EXTRACTED DATA ->

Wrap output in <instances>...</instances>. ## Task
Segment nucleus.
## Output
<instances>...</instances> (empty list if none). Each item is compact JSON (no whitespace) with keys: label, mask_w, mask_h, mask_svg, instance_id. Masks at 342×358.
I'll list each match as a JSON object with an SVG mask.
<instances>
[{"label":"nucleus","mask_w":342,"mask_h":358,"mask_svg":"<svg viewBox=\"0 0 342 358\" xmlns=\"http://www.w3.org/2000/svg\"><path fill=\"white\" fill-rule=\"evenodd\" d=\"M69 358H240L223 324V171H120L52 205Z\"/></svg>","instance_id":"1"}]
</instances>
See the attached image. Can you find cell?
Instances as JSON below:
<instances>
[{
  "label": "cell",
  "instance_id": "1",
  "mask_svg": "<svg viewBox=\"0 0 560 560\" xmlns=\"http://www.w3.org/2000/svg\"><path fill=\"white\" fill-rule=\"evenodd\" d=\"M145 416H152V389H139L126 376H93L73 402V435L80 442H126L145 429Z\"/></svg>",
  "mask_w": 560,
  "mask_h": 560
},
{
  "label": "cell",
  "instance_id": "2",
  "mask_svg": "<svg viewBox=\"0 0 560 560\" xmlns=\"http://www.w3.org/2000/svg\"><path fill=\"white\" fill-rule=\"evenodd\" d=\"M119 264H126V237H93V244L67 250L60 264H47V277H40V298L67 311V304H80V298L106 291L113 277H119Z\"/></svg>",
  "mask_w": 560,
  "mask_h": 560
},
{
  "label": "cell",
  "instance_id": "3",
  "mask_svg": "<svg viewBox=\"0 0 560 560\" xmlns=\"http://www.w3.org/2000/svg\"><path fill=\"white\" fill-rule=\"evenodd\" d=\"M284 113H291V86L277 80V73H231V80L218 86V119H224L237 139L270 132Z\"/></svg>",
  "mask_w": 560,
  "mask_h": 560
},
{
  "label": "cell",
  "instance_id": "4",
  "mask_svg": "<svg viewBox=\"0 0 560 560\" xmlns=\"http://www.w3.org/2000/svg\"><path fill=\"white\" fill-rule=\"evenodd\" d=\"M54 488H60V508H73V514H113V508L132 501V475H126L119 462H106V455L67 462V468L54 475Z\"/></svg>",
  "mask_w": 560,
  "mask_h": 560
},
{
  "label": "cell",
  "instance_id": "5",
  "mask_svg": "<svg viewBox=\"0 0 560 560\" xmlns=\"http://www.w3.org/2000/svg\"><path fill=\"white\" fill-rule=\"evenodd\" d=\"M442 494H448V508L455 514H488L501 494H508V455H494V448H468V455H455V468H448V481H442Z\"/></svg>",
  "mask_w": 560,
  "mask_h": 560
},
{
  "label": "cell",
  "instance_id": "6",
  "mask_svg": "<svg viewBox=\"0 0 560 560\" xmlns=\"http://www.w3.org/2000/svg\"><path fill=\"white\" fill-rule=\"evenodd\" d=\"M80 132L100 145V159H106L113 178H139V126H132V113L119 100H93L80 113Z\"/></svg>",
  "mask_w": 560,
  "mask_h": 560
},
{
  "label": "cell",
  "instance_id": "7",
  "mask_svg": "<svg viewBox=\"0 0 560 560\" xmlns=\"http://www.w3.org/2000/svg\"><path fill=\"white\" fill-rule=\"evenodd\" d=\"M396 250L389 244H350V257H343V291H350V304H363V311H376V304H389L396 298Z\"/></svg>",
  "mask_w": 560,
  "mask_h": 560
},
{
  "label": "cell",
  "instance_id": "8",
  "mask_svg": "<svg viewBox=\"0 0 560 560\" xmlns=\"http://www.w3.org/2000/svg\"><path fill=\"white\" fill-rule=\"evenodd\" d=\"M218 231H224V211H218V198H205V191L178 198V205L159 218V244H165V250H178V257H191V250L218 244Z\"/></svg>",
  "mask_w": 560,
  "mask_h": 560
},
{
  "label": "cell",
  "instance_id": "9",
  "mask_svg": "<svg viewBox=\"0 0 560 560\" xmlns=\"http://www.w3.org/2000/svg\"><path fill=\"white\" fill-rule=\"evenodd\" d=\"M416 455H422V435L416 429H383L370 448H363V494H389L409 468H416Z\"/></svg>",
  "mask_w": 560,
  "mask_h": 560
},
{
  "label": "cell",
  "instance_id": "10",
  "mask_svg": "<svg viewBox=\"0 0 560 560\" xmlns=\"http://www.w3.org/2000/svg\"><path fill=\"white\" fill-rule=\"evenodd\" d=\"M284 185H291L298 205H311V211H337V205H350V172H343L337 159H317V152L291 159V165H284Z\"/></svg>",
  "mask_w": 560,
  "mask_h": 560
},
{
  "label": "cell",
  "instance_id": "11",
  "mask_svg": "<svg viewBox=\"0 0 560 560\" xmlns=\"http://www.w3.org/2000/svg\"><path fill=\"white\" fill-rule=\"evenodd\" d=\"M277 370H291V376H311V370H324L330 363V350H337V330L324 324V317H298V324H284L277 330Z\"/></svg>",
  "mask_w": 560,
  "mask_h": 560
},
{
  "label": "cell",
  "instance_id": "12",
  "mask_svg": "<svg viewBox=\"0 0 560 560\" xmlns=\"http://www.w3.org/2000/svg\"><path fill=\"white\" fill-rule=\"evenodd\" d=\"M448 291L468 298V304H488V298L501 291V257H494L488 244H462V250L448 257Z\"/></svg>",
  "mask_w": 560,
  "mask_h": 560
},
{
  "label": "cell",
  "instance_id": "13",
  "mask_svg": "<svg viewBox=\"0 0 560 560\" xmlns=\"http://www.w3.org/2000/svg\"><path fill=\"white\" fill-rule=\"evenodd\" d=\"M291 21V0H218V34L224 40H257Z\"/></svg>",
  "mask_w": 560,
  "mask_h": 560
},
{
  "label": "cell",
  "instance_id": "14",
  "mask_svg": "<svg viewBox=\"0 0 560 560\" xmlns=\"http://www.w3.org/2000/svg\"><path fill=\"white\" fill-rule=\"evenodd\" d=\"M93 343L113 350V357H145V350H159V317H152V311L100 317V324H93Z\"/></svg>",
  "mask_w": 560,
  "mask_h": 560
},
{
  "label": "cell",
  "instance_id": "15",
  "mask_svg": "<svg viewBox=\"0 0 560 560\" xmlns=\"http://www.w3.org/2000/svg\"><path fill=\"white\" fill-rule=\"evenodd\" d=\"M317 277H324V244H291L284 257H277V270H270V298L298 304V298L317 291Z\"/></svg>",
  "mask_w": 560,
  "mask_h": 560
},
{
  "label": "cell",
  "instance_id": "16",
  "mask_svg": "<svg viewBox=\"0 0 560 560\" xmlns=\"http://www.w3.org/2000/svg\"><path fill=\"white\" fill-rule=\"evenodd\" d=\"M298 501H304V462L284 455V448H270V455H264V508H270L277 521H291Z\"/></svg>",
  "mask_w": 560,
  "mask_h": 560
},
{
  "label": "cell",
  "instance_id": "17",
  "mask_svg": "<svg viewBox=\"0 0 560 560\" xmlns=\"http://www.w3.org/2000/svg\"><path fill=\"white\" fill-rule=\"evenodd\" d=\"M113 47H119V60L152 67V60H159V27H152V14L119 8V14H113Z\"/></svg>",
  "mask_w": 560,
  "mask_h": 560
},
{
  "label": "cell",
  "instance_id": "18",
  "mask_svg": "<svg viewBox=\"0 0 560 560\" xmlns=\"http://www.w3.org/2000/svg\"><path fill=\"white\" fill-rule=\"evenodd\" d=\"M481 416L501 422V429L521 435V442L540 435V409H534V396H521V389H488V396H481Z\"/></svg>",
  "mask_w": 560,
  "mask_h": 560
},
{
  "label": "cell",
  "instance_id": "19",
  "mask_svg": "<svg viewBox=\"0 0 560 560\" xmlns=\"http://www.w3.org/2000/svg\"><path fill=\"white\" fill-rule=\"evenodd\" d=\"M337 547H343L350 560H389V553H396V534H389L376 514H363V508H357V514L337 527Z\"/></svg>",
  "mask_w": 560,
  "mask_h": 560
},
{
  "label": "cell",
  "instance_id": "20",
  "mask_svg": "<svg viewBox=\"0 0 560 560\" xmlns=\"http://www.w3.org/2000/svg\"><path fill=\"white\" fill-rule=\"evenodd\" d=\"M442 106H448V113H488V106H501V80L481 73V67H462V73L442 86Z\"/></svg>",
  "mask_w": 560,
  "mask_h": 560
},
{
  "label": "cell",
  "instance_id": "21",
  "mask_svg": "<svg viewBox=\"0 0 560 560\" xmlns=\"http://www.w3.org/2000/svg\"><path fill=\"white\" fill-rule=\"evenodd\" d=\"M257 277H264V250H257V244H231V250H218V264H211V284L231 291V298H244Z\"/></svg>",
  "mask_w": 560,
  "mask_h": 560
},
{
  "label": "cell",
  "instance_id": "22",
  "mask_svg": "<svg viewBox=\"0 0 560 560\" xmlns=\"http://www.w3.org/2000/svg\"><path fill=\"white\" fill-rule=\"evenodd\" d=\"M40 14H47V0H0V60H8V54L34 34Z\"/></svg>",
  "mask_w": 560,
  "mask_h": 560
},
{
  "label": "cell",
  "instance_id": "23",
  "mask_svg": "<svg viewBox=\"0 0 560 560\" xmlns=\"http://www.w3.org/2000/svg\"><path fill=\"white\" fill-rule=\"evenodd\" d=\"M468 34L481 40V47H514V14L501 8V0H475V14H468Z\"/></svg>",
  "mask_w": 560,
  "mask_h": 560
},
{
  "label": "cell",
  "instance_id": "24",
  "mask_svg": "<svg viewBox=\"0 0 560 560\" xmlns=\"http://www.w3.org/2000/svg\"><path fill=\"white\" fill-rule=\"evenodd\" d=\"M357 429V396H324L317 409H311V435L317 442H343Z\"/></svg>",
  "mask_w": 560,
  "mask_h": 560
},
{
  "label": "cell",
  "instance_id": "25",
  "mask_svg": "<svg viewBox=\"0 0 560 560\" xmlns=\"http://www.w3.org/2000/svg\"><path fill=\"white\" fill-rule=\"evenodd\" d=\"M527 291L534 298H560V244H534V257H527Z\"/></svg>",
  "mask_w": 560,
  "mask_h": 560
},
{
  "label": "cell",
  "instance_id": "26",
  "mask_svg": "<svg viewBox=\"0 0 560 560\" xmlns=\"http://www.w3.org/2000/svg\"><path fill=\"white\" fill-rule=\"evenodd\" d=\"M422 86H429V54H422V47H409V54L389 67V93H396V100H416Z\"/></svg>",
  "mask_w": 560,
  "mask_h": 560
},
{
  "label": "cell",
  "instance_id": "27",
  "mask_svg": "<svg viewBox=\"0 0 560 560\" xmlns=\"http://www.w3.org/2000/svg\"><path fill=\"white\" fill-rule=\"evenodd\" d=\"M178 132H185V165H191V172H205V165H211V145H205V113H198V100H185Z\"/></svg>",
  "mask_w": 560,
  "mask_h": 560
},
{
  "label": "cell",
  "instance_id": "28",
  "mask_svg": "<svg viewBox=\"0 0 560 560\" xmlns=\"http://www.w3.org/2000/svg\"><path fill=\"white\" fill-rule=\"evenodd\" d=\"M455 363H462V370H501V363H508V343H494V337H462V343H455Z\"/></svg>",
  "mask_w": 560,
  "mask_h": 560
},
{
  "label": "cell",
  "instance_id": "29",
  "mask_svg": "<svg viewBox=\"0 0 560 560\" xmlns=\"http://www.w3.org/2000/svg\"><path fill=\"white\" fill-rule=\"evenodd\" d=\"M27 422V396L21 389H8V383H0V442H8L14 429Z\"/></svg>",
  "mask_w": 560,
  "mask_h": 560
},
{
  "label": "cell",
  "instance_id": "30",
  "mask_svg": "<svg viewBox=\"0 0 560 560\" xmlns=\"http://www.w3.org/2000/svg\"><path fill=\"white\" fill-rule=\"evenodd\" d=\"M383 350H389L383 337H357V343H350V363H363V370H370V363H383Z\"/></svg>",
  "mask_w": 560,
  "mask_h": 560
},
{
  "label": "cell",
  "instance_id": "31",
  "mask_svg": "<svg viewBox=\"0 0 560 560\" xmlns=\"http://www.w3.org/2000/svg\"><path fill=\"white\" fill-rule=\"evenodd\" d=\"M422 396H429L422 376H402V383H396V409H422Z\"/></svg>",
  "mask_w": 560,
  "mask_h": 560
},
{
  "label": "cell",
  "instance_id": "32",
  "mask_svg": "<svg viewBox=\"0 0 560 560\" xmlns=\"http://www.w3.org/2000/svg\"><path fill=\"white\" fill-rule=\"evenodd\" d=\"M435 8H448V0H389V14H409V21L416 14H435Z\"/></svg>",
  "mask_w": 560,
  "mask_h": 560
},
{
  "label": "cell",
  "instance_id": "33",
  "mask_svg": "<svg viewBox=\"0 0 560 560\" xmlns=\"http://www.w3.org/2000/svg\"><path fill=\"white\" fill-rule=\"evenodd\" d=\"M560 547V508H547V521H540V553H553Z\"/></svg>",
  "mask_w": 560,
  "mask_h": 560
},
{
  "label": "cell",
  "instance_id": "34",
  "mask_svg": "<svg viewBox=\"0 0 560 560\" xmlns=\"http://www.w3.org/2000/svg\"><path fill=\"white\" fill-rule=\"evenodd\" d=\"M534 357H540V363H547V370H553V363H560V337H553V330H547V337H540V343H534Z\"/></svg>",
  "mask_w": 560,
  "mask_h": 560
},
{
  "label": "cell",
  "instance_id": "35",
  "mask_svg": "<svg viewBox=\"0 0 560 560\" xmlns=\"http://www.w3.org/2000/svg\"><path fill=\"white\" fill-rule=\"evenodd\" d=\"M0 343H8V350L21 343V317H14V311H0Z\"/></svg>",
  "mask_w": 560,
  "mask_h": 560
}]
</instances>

GOAL -> Reproduce verbatim every line from the beginning of the entries above through the line containing "I'll list each", both ends included.

SOLVED PROBLEM ->
Wrap output in <instances>...</instances>. ## Task
Segment nucleus.
## Output
<instances>...</instances> (empty list if none). Each item is compact JSON (no whitespace) with keys: label, mask_w, mask_h, mask_svg, instance_id. Masks at 342×358.
I'll list each match as a JSON object with an SVG mask.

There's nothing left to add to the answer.